▸ Study text:
Danish merchant, politician and brewer

Malthe Conrad Lottrup (12 May 1815 – 21 November 1870) was a Danish merchant, politician and brewer.

== Biography ==
Malthe Conrad Lottrup was born on 12 May 1815 in Holmegaard, Skals Parish, Viborg County. His father was proprietor Ole Lottrup and his mother was Ingeborg Azor Jacobsen. Conrad Lottrup became one of the wealthiest Danes at his time; he co-founded and later owned the Ceres brewery which would exist for 150 years and he was active in philanthropy and local politics through the Aarhus city council and many local political organizations.

Conrad Lottrup was employed by the merchant N.H. Beck in his store in Vestergade until Beck died in 1843. He married Beck's widower Maren Wissing Beck (1801–1872), daughter of the priest Oluf Nielsen Bech and his wife Ane Mørch Galthen, and on 30 Jan 1844 took citizenship in Aarhus where he took over the store. Over the next decade Conrad Lottrup built many different businesses in imports, manufacturing and brewing. In 1857 he sold off the store and lumber yard to some of his business partners and focused on the steam distillery he owned in Vestergade. In 1856 he co-founded, with two business partners, the Ceres brewery which at the time was one of seven breweries in the city. The brewery became the first in Denmark to make Bavarian beer and it grew to become the largest in the city.

The factory soon expanded with large factory buildings outside Vesterport. In 1857 Conrad Lottrup bought the remaining shares of the brewery and became the sole owner. Lottrup was also active in politics. Between 20 January 1858 and 31 December 1867 he was a member of the Aarhus city council. In 1865 he sat on the Commission on Health and 1869 he was a member of the socialite club Polyhymnia.

== Death ==
Malthe Conrad Lottrup died on 21 November 1870, 55 years old, and was buried at Søndre Cemetery in Aarhus. His gravestone still stands in the City Hall Park.

▸ What to do:
a: Copy the part of the text on Malthe Conrad Lottrup that begins at the words "Conrad Lottrup was employed" and ends after the words "largest in the city.".
b: According to the text on Malthe Conrad Lottrup, where was he buried?

▸ Dataset:
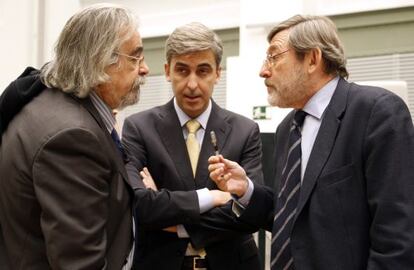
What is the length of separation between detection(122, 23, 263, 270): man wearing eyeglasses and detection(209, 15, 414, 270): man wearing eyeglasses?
0.16 m

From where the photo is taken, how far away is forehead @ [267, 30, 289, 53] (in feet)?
5.82

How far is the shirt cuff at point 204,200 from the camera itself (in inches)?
71.5

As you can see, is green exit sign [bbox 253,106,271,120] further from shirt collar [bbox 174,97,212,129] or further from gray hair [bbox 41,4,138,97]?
gray hair [bbox 41,4,138,97]

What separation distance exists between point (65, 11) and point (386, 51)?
299 centimetres

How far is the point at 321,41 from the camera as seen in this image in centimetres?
170

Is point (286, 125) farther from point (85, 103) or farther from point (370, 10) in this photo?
point (370, 10)

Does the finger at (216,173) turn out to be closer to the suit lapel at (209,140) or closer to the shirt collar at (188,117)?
the suit lapel at (209,140)

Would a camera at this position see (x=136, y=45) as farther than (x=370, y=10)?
No

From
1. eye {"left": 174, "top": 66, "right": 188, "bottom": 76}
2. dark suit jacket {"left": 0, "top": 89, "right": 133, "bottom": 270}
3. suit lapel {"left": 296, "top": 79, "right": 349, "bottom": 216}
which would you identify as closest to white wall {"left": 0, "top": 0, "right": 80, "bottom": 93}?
eye {"left": 174, "top": 66, "right": 188, "bottom": 76}

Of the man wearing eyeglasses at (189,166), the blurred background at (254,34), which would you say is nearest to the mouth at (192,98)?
the man wearing eyeglasses at (189,166)

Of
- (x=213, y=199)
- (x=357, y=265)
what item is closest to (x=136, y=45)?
(x=213, y=199)

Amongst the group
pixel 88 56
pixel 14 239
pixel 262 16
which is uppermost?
pixel 262 16

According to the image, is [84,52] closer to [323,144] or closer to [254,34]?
[323,144]

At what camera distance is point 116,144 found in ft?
5.05
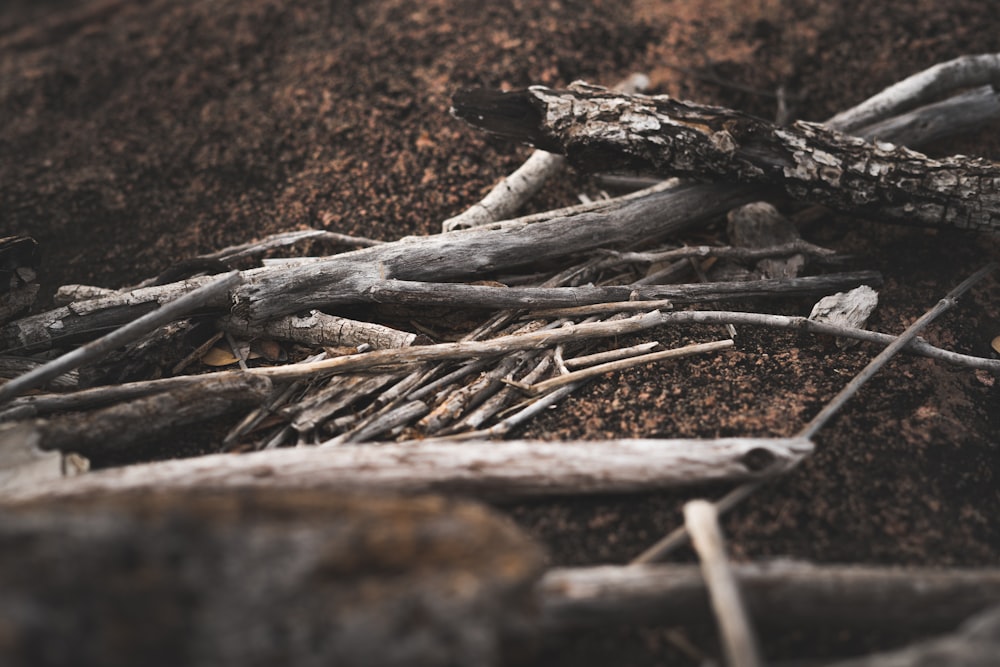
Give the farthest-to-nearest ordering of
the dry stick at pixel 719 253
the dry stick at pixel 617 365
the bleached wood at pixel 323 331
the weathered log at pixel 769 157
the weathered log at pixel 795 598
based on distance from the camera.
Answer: the dry stick at pixel 719 253
the weathered log at pixel 769 157
the bleached wood at pixel 323 331
the dry stick at pixel 617 365
the weathered log at pixel 795 598

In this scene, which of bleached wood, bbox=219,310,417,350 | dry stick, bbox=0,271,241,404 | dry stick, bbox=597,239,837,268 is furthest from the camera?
dry stick, bbox=597,239,837,268

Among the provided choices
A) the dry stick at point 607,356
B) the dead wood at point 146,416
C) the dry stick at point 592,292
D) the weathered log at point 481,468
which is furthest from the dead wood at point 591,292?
the weathered log at point 481,468

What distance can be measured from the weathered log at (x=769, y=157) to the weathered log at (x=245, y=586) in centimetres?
190

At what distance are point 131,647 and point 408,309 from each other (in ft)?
5.59

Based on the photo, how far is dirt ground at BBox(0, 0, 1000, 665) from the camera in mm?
2096

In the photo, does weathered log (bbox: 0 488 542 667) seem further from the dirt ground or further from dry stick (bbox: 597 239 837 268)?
dry stick (bbox: 597 239 837 268)

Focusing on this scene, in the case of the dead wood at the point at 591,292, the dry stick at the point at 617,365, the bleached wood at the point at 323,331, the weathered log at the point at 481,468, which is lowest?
the weathered log at the point at 481,468

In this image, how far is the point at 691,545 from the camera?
1977 millimetres

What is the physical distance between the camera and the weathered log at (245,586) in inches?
49.4

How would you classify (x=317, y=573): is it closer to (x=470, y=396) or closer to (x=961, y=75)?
(x=470, y=396)

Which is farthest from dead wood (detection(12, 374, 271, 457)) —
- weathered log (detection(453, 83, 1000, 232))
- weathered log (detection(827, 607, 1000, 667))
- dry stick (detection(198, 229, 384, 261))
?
weathered log (detection(827, 607, 1000, 667))

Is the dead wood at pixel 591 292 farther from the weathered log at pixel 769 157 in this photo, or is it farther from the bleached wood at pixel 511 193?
the bleached wood at pixel 511 193

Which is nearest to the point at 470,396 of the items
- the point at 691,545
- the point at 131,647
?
the point at 691,545

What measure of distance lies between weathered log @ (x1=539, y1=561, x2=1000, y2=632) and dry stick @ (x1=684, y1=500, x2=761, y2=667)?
0.06 m
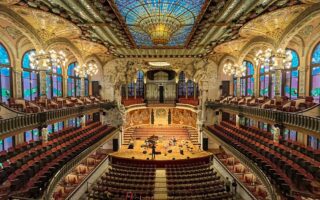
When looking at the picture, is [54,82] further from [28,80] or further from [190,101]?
[190,101]

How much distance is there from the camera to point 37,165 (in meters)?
9.04

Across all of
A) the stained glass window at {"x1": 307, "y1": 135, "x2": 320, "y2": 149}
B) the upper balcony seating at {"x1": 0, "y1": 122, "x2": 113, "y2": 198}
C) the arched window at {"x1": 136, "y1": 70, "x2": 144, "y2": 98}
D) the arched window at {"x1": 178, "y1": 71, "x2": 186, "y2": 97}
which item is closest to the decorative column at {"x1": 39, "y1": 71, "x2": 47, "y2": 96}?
the upper balcony seating at {"x1": 0, "y1": 122, "x2": 113, "y2": 198}

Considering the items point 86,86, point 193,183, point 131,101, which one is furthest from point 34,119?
point 131,101

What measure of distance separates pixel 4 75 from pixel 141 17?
11162 millimetres

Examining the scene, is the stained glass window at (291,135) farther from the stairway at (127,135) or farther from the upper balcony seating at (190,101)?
the stairway at (127,135)

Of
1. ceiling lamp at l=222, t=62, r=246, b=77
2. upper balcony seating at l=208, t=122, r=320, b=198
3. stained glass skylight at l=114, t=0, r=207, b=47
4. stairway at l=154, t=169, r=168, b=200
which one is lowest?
stairway at l=154, t=169, r=168, b=200

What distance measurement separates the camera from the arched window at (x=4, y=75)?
13688 mm

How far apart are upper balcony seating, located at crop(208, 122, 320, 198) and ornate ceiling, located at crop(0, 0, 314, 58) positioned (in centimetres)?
734

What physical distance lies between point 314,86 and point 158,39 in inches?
457

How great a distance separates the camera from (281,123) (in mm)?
10664

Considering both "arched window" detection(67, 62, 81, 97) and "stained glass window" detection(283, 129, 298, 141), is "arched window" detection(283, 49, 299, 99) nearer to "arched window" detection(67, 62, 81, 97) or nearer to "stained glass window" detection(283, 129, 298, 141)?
"stained glass window" detection(283, 129, 298, 141)

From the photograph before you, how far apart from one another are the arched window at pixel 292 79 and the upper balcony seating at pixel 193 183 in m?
9.10

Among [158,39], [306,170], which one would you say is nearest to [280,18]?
[158,39]

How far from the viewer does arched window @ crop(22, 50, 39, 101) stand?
15.7m
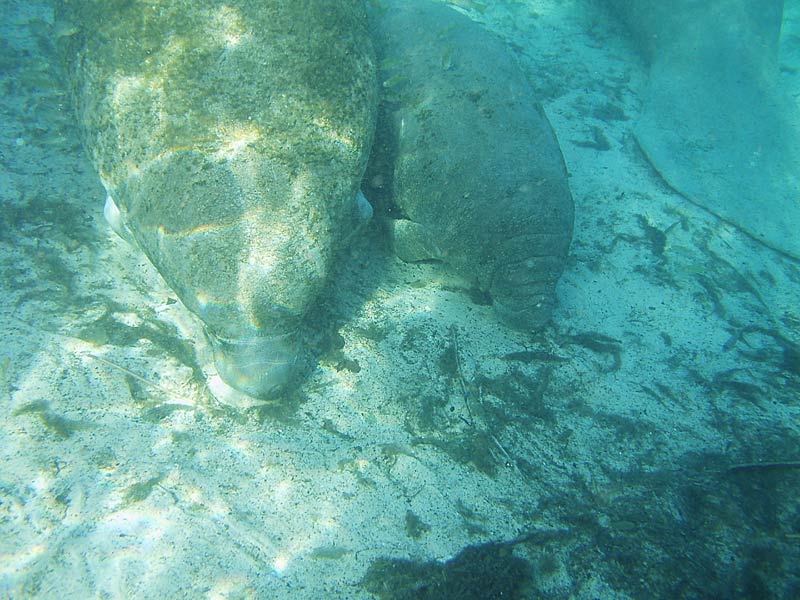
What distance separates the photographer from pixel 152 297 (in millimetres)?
3432

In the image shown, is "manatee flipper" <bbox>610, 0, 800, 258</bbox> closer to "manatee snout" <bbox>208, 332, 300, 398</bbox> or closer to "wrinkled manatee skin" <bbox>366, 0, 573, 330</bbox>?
"wrinkled manatee skin" <bbox>366, 0, 573, 330</bbox>

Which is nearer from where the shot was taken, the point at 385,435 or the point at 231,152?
the point at 231,152

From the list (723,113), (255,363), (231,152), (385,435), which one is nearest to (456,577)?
(385,435)

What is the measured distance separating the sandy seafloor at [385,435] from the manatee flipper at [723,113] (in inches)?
65.2

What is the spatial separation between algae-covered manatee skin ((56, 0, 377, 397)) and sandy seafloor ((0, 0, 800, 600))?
1.98 feet

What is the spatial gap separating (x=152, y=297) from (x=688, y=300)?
17.1ft

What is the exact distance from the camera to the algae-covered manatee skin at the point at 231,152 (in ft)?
8.94

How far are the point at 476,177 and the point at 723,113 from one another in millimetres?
5621

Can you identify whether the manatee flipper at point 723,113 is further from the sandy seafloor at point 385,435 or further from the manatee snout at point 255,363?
the manatee snout at point 255,363

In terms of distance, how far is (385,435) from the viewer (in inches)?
116

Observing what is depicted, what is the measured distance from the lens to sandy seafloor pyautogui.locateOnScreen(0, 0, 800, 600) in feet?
7.43

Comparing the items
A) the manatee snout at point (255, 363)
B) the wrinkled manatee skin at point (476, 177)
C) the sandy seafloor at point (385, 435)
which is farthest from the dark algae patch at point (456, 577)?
the wrinkled manatee skin at point (476, 177)

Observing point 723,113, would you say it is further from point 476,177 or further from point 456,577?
point 456,577

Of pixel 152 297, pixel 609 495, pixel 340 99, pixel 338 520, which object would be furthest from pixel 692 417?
pixel 152 297
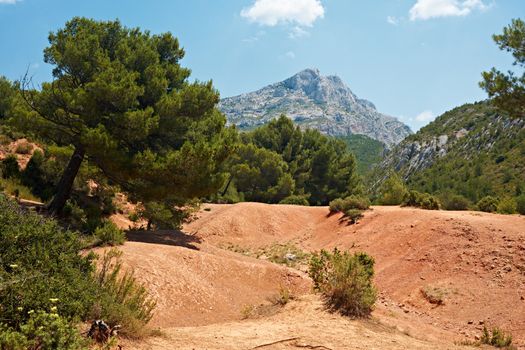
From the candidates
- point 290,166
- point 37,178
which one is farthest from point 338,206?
point 37,178

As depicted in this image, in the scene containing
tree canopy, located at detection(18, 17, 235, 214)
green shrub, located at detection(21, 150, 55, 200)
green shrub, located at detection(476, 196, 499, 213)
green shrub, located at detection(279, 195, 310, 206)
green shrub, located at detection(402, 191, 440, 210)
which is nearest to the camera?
tree canopy, located at detection(18, 17, 235, 214)

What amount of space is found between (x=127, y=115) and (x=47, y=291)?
402 inches

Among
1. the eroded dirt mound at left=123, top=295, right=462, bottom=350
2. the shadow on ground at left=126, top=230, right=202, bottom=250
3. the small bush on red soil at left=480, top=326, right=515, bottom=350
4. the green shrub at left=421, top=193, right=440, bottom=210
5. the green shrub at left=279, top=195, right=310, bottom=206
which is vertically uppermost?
the green shrub at left=421, top=193, right=440, bottom=210

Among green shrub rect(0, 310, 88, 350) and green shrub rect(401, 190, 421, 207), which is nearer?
green shrub rect(0, 310, 88, 350)

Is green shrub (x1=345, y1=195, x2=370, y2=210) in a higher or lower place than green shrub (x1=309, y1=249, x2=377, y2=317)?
higher

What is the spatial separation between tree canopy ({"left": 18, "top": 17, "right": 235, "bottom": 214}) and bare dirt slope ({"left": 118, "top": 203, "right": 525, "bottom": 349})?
8.42ft

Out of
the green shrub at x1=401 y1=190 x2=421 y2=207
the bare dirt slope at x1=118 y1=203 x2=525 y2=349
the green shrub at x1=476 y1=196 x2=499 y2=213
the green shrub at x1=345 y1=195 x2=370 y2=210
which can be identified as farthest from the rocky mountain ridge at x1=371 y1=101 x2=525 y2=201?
the bare dirt slope at x1=118 y1=203 x2=525 y2=349

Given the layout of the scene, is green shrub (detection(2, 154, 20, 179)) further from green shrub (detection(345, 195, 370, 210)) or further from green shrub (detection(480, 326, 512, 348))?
green shrub (detection(480, 326, 512, 348))

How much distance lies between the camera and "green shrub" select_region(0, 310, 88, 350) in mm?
3643

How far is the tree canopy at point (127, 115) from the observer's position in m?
14.3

▸ Answers per task:
a:
Conrad Lottrup was employed by the merchant N.H. Beck in his store in Vestergade until Beck died in 1843. He married Beck's widower Maren Wissing Beck (1801–1872), daughter of the priest Oluf Nielsen Bech and his wife Ane Mørch Galthen, and on 30 Jan 1844 took citizenship in Aarhus where he took over the store. Over the next decade Conrad Lottrup built many different businesses in imports, manufacturing and brewing. In 1857 he sold off the store and lumber yard to some of his business partners and focused on the steam distillery he owned in Vestergade. In 1856 he co-founded, with two business partners, the Ceres brewery which at the time was one of seven breweries in the city. The brewery became the first in Denmark to make Bavarian beer and it grew to become the largest in the city.

b: At Søndre Cemetery in Aarhus.